Reproduce the items below without changes, starting at the line that contains "How far from the observer" and ending at the last line of the items, with both ends included.

Records from a spatial question set
☆ ☆ ☆ ☆ ☆ ☆ ☆

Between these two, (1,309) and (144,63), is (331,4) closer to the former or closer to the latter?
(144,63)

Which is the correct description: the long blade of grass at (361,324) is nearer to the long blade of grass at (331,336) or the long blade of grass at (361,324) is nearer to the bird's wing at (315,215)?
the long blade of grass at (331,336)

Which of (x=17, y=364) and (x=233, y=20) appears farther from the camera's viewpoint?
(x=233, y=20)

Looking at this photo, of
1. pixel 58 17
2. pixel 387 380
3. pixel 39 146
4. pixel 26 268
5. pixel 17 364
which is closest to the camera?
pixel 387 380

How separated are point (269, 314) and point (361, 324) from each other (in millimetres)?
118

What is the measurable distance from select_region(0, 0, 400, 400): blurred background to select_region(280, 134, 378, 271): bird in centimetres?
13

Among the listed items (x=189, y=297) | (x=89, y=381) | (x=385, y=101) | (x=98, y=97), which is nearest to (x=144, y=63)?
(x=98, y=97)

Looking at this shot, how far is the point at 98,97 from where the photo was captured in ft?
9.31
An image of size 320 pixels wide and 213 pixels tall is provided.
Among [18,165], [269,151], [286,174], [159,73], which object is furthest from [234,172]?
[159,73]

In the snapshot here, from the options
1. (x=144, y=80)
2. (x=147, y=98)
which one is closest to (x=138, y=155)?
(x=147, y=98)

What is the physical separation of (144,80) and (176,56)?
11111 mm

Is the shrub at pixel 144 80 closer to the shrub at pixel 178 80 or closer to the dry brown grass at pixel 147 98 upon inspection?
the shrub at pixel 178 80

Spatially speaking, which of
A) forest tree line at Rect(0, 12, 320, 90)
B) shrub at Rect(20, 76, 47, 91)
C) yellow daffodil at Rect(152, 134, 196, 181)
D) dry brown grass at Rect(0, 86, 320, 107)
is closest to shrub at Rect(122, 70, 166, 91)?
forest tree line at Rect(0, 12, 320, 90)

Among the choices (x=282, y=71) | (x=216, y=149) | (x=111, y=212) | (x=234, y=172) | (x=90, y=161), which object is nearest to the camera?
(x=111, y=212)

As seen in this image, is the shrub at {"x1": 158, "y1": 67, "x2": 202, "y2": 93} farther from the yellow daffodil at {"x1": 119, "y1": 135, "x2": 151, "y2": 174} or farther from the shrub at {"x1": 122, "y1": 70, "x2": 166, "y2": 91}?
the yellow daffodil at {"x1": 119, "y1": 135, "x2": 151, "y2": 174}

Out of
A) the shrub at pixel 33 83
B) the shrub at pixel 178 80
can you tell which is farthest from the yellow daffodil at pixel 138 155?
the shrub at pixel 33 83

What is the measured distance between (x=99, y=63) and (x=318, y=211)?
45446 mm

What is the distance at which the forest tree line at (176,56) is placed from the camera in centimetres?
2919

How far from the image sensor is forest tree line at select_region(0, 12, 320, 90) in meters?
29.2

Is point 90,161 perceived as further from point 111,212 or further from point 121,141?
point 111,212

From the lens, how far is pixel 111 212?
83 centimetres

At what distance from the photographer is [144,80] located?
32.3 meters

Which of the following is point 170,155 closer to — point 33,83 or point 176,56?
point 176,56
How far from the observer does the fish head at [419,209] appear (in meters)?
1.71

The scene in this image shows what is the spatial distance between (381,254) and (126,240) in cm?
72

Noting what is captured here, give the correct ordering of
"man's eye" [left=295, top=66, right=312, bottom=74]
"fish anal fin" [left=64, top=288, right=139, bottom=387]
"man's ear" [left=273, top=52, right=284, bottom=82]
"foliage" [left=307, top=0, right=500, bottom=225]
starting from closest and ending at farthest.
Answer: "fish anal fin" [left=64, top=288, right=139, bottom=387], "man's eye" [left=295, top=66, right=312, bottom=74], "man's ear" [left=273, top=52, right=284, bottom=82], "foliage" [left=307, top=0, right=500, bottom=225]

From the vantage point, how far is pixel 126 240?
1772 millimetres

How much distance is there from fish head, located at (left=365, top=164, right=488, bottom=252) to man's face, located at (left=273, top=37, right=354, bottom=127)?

☆ ☆ ☆ ☆ ☆ ☆ ☆

**Full output**
How far from the observer does the fish head at [419,209] appear (in meters)?
1.71

The scene in this image shows what is the spatial distance between (381,254) and (126,240) in cm?
72

Noting what is captured here, give the correct ordering of
"man's eye" [left=295, top=66, right=312, bottom=74]
"fish anal fin" [left=64, top=288, right=139, bottom=387]
"man's ear" [left=273, top=52, right=284, bottom=82]
"foliage" [left=307, top=0, right=500, bottom=225]
starting from closest and ending at farthest.
Answer: "fish anal fin" [left=64, top=288, right=139, bottom=387], "man's eye" [left=295, top=66, right=312, bottom=74], "man's ear" [left=273, top=52, right=284, bottom=82], "foliage" [left=307, top=0, right=500, bottom=225]

From the vantage point, how far is pixel 126 240?
1772 millimetres

How much distance is there from fish head, located at (left=365, top=164, right=488, bottom=252) to man's face, located at (left=273, top=37, right=354, bottom=127)?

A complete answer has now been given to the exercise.